I’ve been away from blogging for a few days because I’ve been busy finishing up SpamSieve 3, getting it released, and responding to the onslaught of support e-mails. This is a major upgrade, which rewrites most of the app, both at the user interface level and internally. (Hello to Swift, Core Data, and a new e-mail parser and localization system; goodbye to nibs, custom file formats, and many lines of Objective-C. Some things like using lots of AppKit and AppleScript are constants.) This all enables more accurate spam filtering, makes the app easier to set up and use, and enables lots of new features—some available now and others planned for the future.

Perhaps I’ll write about some of that later. For now, the most important point is that SpamSieve 2 won’t work with Apple Mail on Sonoma—which is arriving on Tuesday—because Sonoma removes support for Mail plug-ins. And SpamSieve 3 will work on Sonoma because the Mail integration has been rewritten using a Mail extension (plus lots of AppleScript). Besides updating the SpamSieve app, there are some other changes you’ll want to understand. I’ve written a guide explaining the transition.

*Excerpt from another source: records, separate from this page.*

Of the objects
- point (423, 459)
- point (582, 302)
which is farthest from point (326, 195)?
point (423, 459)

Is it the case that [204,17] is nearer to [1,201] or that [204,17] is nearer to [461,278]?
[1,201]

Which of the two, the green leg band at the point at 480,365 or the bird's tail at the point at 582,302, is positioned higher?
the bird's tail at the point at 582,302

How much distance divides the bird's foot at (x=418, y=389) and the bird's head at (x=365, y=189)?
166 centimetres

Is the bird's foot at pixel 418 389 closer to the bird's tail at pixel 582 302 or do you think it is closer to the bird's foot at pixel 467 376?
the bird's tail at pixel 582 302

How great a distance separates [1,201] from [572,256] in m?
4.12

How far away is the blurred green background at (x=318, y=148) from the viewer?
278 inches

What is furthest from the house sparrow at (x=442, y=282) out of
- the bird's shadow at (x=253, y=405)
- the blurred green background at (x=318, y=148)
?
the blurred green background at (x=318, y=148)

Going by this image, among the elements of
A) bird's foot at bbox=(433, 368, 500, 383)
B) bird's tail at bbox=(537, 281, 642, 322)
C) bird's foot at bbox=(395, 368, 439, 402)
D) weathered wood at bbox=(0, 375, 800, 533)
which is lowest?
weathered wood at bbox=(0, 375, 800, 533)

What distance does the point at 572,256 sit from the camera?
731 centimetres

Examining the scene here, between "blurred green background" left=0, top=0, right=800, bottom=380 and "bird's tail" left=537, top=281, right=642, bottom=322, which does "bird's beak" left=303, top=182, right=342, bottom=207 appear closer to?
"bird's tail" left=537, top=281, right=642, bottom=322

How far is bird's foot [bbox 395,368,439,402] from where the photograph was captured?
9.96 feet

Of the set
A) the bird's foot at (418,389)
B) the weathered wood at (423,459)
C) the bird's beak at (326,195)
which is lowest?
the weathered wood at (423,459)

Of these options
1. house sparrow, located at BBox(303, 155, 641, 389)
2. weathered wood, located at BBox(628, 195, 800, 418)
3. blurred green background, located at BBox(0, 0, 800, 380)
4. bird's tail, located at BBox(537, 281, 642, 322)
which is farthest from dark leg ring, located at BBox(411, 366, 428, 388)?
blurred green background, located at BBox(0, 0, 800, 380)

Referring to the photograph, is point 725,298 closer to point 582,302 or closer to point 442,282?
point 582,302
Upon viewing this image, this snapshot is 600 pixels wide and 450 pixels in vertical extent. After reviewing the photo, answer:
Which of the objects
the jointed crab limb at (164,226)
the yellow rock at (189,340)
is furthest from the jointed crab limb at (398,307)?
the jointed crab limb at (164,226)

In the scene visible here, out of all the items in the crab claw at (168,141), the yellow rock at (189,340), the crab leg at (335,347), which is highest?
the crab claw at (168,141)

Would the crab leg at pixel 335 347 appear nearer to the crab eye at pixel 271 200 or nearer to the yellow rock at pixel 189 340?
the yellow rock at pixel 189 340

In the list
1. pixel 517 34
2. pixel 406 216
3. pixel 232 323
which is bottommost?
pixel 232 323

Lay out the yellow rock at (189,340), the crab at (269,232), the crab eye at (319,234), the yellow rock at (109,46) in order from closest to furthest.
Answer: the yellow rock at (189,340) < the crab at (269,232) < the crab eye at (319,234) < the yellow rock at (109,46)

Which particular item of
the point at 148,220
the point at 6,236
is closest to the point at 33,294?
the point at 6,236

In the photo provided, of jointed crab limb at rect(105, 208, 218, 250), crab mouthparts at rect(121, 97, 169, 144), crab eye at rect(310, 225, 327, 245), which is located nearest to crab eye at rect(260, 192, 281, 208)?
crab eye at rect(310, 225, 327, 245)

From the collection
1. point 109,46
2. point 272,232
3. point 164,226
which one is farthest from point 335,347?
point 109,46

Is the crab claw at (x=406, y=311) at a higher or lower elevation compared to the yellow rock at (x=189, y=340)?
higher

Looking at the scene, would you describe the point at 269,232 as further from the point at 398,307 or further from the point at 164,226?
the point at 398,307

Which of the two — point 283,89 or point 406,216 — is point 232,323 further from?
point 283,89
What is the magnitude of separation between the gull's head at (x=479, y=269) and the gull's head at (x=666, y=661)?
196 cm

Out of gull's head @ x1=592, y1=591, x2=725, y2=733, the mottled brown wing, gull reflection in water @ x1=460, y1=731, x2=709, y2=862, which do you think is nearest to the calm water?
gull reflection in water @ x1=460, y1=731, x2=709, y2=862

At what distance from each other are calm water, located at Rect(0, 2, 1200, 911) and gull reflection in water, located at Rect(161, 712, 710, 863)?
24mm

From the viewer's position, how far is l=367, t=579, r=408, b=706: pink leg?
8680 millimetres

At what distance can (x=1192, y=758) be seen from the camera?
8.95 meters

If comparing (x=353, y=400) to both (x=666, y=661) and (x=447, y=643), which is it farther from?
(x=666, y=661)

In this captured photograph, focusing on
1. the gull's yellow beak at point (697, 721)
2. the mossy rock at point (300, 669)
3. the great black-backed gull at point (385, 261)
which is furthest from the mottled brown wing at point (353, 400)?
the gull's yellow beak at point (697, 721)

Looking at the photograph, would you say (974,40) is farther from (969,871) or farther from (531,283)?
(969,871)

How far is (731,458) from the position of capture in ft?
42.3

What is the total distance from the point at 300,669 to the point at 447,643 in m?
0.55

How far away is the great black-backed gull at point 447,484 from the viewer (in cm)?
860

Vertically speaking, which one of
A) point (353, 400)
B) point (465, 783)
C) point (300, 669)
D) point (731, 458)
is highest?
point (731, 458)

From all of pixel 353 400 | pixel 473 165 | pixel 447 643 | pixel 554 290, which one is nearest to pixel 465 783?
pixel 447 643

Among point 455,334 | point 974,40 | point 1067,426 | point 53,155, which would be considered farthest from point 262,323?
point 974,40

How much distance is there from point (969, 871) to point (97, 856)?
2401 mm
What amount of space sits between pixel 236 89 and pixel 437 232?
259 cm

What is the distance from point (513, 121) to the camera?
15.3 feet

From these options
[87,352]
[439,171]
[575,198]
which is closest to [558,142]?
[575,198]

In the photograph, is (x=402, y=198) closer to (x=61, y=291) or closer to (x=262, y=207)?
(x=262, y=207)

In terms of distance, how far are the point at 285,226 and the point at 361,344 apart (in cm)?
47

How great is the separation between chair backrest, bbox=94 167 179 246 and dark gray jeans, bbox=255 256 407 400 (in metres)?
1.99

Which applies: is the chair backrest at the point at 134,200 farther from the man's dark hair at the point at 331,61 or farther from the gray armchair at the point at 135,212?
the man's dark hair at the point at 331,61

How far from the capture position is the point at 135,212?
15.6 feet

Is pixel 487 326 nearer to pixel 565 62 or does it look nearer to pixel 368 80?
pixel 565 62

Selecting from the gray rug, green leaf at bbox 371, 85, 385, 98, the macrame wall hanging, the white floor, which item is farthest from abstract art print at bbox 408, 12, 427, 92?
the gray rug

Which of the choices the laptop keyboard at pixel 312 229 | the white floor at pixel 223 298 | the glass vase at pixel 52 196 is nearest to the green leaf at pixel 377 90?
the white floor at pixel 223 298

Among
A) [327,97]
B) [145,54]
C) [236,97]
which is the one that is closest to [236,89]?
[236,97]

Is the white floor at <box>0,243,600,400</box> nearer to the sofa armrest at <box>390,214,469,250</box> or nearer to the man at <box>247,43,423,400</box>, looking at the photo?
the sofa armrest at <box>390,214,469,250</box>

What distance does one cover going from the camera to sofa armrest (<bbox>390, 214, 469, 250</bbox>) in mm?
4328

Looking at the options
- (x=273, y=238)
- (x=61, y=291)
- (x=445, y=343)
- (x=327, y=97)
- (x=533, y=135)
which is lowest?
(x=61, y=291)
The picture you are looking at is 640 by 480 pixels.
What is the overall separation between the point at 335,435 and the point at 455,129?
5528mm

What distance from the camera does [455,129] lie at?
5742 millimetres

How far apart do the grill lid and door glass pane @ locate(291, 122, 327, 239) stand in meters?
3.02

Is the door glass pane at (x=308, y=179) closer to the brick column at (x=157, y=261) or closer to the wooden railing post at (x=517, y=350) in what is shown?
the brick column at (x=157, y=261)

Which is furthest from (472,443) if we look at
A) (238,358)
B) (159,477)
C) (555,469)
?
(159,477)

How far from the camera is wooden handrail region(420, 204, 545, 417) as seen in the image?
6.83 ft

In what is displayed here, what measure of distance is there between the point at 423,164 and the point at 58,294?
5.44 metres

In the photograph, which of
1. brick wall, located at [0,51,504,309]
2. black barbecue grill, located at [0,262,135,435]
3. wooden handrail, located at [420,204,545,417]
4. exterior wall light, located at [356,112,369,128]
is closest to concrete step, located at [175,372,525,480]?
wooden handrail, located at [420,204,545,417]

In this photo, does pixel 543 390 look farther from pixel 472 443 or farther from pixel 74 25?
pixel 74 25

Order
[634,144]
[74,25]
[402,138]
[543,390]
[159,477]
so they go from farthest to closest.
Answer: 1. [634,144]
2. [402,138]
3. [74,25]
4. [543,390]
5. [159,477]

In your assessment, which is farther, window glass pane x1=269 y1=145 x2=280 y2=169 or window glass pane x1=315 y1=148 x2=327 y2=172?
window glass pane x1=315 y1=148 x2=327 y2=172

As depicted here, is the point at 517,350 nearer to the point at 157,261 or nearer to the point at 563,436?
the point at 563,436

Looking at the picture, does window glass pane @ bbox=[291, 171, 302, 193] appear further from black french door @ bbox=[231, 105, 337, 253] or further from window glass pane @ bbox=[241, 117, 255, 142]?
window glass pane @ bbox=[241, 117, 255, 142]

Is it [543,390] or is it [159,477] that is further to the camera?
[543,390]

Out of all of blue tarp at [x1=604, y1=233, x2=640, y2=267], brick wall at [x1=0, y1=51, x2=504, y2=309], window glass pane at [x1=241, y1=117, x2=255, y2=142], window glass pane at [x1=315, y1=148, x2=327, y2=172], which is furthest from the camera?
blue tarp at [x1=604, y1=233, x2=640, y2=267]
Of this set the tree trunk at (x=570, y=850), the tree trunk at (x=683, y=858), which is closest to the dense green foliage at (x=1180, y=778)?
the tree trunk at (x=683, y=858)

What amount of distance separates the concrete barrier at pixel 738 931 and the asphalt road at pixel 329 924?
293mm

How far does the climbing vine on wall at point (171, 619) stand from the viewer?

So far, the update has gone very well at an engineering level. I was nervous about changing so many parts of the app at once, but thanks to careful design, lots of internal unit testing and stress testing, and a great group of beta testers, no significant bugs have been reported yet. Of course, there are a bunch of small issues that will be cleaned up and polished in 3.0.1 and beyond, but I’m really happy with the state of the app. I think Kenichi Yoshida did great job with the new app icon and the status indicators within it.

I also want to thank all of the localizers. Version 3 is launching with support for German, Spanish, French, Japanese, and Dutch. Swedish is in the works. (Let me know if you would like to help add another language.) The localizers and international resellers (ASH and Infinisys) did a lot of work on short notice to get everything ready before Sonoma was released. There have been a few minor issues with the Paddle and FastSpring stores, but for the most part they’ve worked very well.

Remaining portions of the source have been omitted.